Suit une liste de définitions de Dieu avec en vrac parmi des dizaines d’autres, celle de Bossuet : « Dieu se rit des hommes qui déplorent les effets dont ils chérissent les causes. » Et aussi d’Epicure (non de Dieu mais des Dieux) : «Incorruptibles : ils ne craignent ni le temps, ni les blessures, ni les maladies, ni la mort.
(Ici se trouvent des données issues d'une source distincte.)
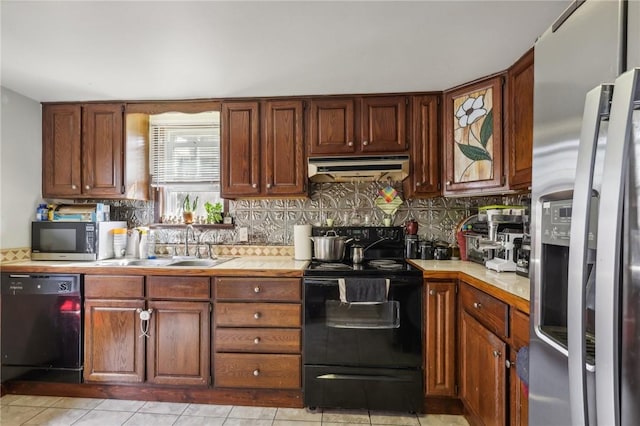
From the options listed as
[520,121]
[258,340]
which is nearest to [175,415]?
[258,340]

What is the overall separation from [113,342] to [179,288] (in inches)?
23.8

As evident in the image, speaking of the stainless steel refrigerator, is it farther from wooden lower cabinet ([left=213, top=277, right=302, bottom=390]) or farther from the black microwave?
the black microwave

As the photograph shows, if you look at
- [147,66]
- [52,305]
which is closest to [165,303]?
[52,305]

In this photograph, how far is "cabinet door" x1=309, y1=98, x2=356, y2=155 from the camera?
250cm

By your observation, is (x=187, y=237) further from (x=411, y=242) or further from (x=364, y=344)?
(x=411, y=242)

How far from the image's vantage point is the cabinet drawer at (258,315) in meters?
2.13

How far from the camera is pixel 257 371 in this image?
6.95 ft

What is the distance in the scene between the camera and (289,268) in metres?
2.17

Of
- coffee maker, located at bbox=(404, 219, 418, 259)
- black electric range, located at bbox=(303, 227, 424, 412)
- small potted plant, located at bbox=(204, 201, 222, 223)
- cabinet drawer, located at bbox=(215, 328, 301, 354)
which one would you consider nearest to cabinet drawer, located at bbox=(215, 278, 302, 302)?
black electric range, located at bbox=(303, 227, 424, 412)

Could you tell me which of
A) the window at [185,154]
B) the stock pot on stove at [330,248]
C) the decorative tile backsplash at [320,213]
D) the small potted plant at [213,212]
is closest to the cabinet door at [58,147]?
the decorative tile backsplash at [320,213]

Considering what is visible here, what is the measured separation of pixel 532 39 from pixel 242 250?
8.23 ft

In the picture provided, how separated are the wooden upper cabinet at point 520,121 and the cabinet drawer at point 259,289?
5.10 ft

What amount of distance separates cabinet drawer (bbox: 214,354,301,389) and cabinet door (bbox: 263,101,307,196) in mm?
1218

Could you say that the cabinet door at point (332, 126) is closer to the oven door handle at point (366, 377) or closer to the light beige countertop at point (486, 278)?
the light beige countertop at point (486, 278)
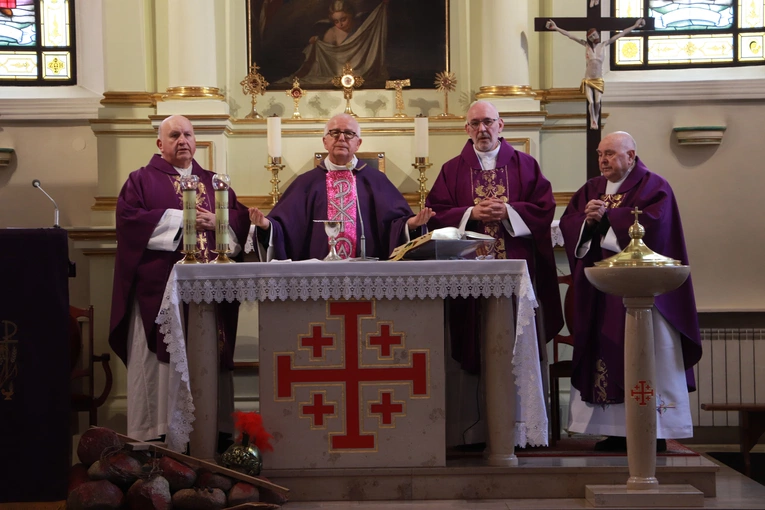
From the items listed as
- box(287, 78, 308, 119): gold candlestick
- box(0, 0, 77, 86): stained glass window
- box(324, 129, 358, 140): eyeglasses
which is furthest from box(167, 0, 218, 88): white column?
box(324, 129, 358, 140): eyeglasses

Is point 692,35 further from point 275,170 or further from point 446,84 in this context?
point 275,170

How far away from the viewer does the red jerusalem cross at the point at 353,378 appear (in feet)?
16.7

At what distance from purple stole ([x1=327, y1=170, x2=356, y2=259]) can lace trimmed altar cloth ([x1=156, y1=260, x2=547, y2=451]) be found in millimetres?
1162

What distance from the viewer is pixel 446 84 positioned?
7.50 metres

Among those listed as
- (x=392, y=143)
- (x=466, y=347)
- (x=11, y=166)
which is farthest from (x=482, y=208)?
(x=11, y=166)

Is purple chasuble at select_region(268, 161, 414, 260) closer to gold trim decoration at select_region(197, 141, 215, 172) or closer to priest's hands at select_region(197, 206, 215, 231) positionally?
priest's hands at select_region(197, 206, 215, 231)

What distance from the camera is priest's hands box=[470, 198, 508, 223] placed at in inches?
232

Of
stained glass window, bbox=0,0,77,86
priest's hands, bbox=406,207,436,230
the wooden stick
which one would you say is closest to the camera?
the wooden stick

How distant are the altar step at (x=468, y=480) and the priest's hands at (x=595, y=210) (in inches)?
53.8

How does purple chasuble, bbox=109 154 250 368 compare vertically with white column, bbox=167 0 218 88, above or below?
below

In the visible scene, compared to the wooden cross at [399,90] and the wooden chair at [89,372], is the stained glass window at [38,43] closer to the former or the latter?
the wooden chair at [89,372]

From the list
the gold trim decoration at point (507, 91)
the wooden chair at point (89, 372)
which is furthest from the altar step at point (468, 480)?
the gold trim decoration at point (507, 91)

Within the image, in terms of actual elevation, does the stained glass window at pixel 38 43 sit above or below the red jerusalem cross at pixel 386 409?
above

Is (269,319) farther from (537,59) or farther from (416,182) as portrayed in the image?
(537,59)
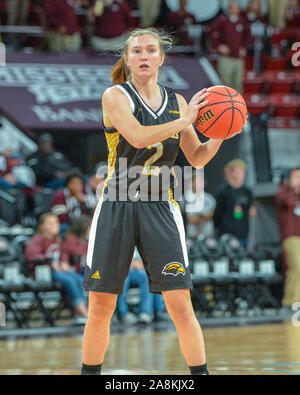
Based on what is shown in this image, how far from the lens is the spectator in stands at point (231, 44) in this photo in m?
14.8

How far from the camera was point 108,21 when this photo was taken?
14969 millimetres

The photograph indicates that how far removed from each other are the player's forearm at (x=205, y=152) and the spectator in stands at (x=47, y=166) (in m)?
8.09

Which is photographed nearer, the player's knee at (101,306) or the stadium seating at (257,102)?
the player's knee at (101,306)

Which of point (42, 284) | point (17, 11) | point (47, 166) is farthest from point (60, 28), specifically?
point (42, 284)

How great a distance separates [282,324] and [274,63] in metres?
8.47

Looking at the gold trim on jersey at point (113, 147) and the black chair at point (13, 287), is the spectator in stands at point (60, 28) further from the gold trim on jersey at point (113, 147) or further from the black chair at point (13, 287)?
the gold trim on jersey at point (113, 147)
Ils n’ont aucune raison d’être malheureux. » celle du Coran, de Voltaire, Nietszche avec son fameux « Dieu est mort » dans Le Gai Savoir, ou la non moins fameuse signée Dostoïevski :« Si Dieu n’existe pas, tout est permis » dans Les Frères Karamazov. Et il avait ajouté « Ce n’est pas Dieu que je n’accepte pas, je n’accepte pas le monde qu’il a créé ». Mais aussi la définition de Jacques Lacan : « Dieu n’est rien d’autre que ce qui fait qu’à partir du langage, il ne saurait s’établir de rapport entre sexués. » Ou encore celles d’Arthur Rimbaud, Charles, Baudelaire, Mallarmé, Serge Gainsbourg… Et à la fin, Orphée seul dans un bois, voit onze cent onze oiseaux, un chiffre magique selon l’auteur. Comme «la limnote, la fuge, l’hypille, le ventisque, le lure, le figile, le lepandre, le ramble, l’entrève… »
Le spectacle, bien rodé, ne souffre d’aucune défaillance : rythme, son, lumière : tout ici participe de l’excellence et les images souvent encore une fois, de toute beauté, comme entre autres cette rampe de feu qui clôt le spectacle. Savoureuse mais sans doute la dernière que nous verrons, si les choses gazières ne s’arrangent pas… Alors autant en profiter. Le texte n’est pas une œuvre majeure de l’œuvre du meilleur poète et dramaturge que nous ayons en France mais Jean Bellorini a su en tirer les plus belles pépites. Et si vous ne le connaissez pas, ou pas bien, cela vaut le coup d’aller voir cette œuvre hors-normes. Un rendez-vous avec la beauté, les merveilles du langage novarinien et la musique de Monteverdi vous attend aux Gémeaux, si vous habitez Sceaux ou les environs. Ou si vous ne craignez pas les retours pas si fréquents en RER jusqu’à Paris (le spectacle finit à 22 h 45 et il y a dix minutes de marche depuis le théâtre).
Philippe du Vignal
Jusqu’au 20 mars, Les Gémeaux, Sceaux (Hauts-de-Seine) et du 24 au 26 mars, Le Quai, Angers (Maine-et-Loire).
Du 31 mars au 3 avril, Théâtre de la Criée, Marseille ( Bouches-du-Rhône).
Les 20 et 21 avril, Opéra de Massy ( Hauts-de Seine).
Les 10 et 11 mai, Scène Nationale de Bayonne ( Pyrénées-Atlantiques).
Le 15 juillet, festival de Châteauvallon (Var).